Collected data
::::::
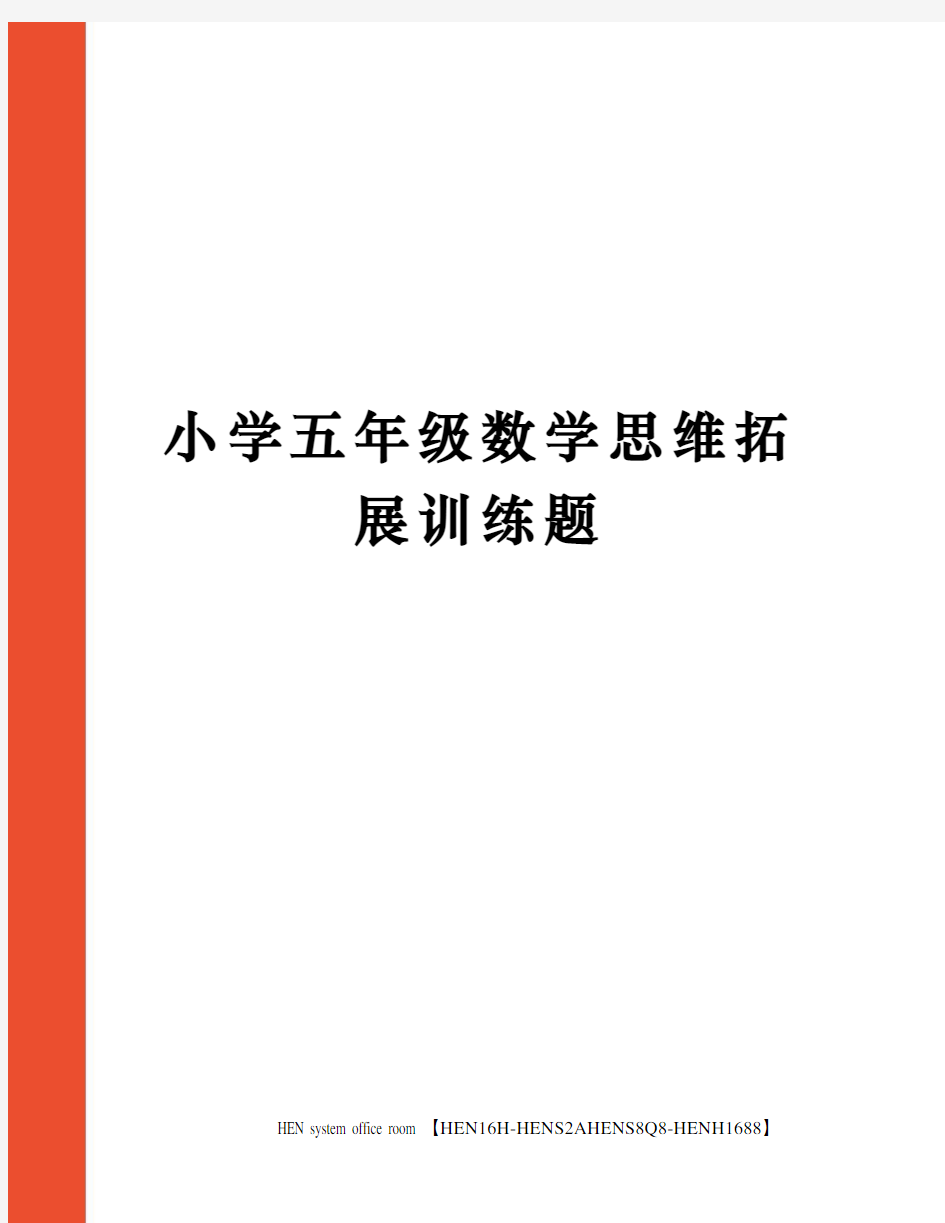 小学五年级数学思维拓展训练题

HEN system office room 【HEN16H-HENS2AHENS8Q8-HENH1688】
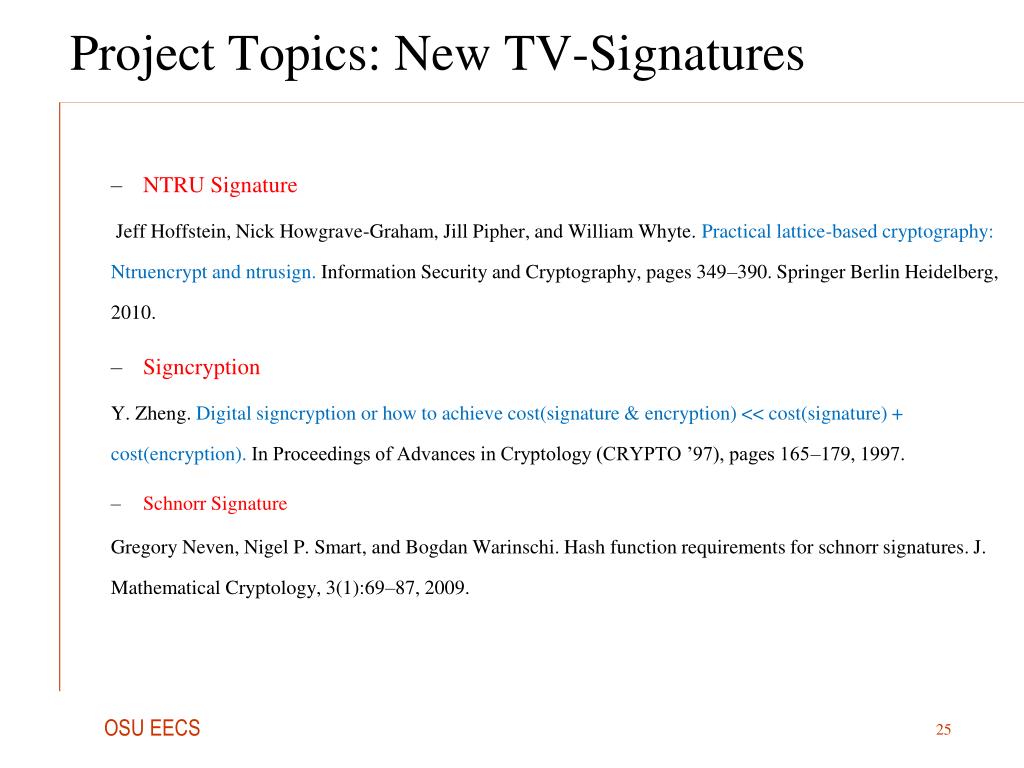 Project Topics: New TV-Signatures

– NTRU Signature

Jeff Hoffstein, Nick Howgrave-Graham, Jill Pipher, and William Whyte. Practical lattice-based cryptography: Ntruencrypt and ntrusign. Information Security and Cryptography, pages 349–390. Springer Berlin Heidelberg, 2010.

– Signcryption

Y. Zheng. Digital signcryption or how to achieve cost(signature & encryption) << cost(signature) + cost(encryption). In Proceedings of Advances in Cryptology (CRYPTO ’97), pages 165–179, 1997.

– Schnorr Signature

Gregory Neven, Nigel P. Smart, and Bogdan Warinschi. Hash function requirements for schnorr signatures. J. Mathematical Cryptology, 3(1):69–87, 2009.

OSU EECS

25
::::::
What you have to do ▸ Would you please copy, exactly and only, the lines from the one with "HEN system office" through the end of the entries above, skipping every picture?

Output of the exercise ▸
HEN system office room 【HEN16H-HENS2AHENS8Q8-HENH1688】
 Project Topics: New TV-Signatures

– NTRU Signature

Jeff Hoffstein, Nick Howgrave-Graham, Jill Pipher, and William Whyte. Practical lattice-based cryptography: Ntruencrypt and ntrusign. Information Security and Cryptography, pages 349–390. Springer Berlin Heidelberg, 2010.

– Signcryption

Y. Zheng. Digital signcryption or how to achieve cost(signature & encryption) << cost(signature) + cost(encryption). In Proceedings of Advances in Cryptology (CRYPTO ’97), pages 165–179, 1997.

– Schnorr Signature

Gregory Neven, Nigel P. Smart, and Bogdan Warinschi. Hash function requirements for schnorr signatures. J. Mathematical Cryptology, 3(1):69–87, 2009.

OSU EECS

25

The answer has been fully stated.